Comme le signalait alors Michaël Gillon, tout concordait pour faire de 55 Cancri e le candidat idéal pour des
observations supplémentaires. Tout d'abord, l'étoile n'est pas trop éloignée de notre Terre et est donc très
brillante. La présence très proche de 55 Cancri e par rapport à son étoile implique qu'elle est fortement irradiée,
ce qui influe sur sa température effective, et en fait une planète « hot ». A titre de comparaison, là où la Terre
a une température de 300 kelvins (K), et Jupiter de 100 kelvins, l'exoplanète étudiée, elle, dépasse les 2000
kelvins, comme le montre la mesure effectuée par Spitzer. Cette température est supérieure au point de
fusion de la plupart des métaux!
Ces caractéristiques ont effectivement attiré de nombreuses équipes à travers le monde, qui ont porté leur
attention sur la planète. Une équipe de l'université de Yale (3) a même émis l'hypothèse, toujours en 2012,
que, compte tenu de sa température et d'une forte présence de carbone, elle pourrait être composée de
graphite et de diamants ! Hypothèse qui semble ne plus avoir la cote aujourd'hui… La nouvelle étude montre
d'ailleurs que le rayon de la planète est plus petit qu'estimé précédemment, et concorde avec
une composition de type terrestre, nettement moins exotique.
De 1000 à 2700 °C !
Dans la nouvelle étude co-signée par Michaël Gillon, les résultats principaux ne portent pas sur la structure
interne ou la composition de la planète, mais bien sur « le temps » qui règne à sa surface. Comme en 2012,
toujours à l'aide du télescope spatial Spitzer de la NASA, les chercheurs ont mesuré l'émission thermique
de la planète. Mais cette fois, les mesures ont été répétées à plusieurs reprises sur une période d'environ
deux ans. Résultat : ils sont cette fois pu déterminer l'évolution de l'émission thermique. A leur
surprise, leurs mesures ont montré que la température de la face jour (4) de la planète variait de manière
rapide, oscillant entre 1000 et 2700 degrés Celsius.

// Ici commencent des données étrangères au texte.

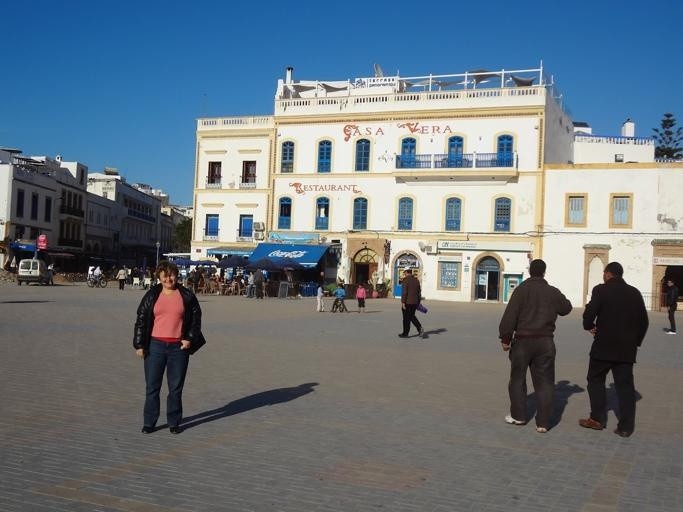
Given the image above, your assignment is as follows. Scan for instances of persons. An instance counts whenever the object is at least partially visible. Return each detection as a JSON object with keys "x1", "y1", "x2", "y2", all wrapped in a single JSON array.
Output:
[
  {"x1": 578, "y1": 260, "x2": 649, "y2": 437},
  {"x1": 664, "y1": 279, "x2": 679, "y2": 335},
  {"x1": 499, "y1": 258, "x2": 571, "y2": 432},
  {"x1": 93, "y1": 264, "x2": 103, "y2": 288},
  {"x1": 397, "y1": 269, "x2": 425, "y2": 338},
  {"x1": 46, "y1": 261, "x2": 55, "y2": 284},
  {"x1": 132, "y1": 262, "x2": 204, "y2": 434},
  {"x1": 314, "y1": 282, "x2": 367, "y2": 314},
  {"x1": 115, "y1": 266, "x2": 127, "y2": 290},
  {"x1": 187, "y1": 264, "x2": 269, "y2": 299}
]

« Jusqu'à présent, les super-Terres nous apparaissaient comme des objets figés, abstraits. Nous
pouvions les détecter de manière indirecte en mesurant leur subtile influence sur leurs étoiles hôtes, nous
pouvions estimer de manière plus ou moins précise leurs dimensions physiques, et c'est tout », explique
Michaël Gillon. « Avec ce résultat, nous montrons que ces planètes sont tout sauf des objets immuables.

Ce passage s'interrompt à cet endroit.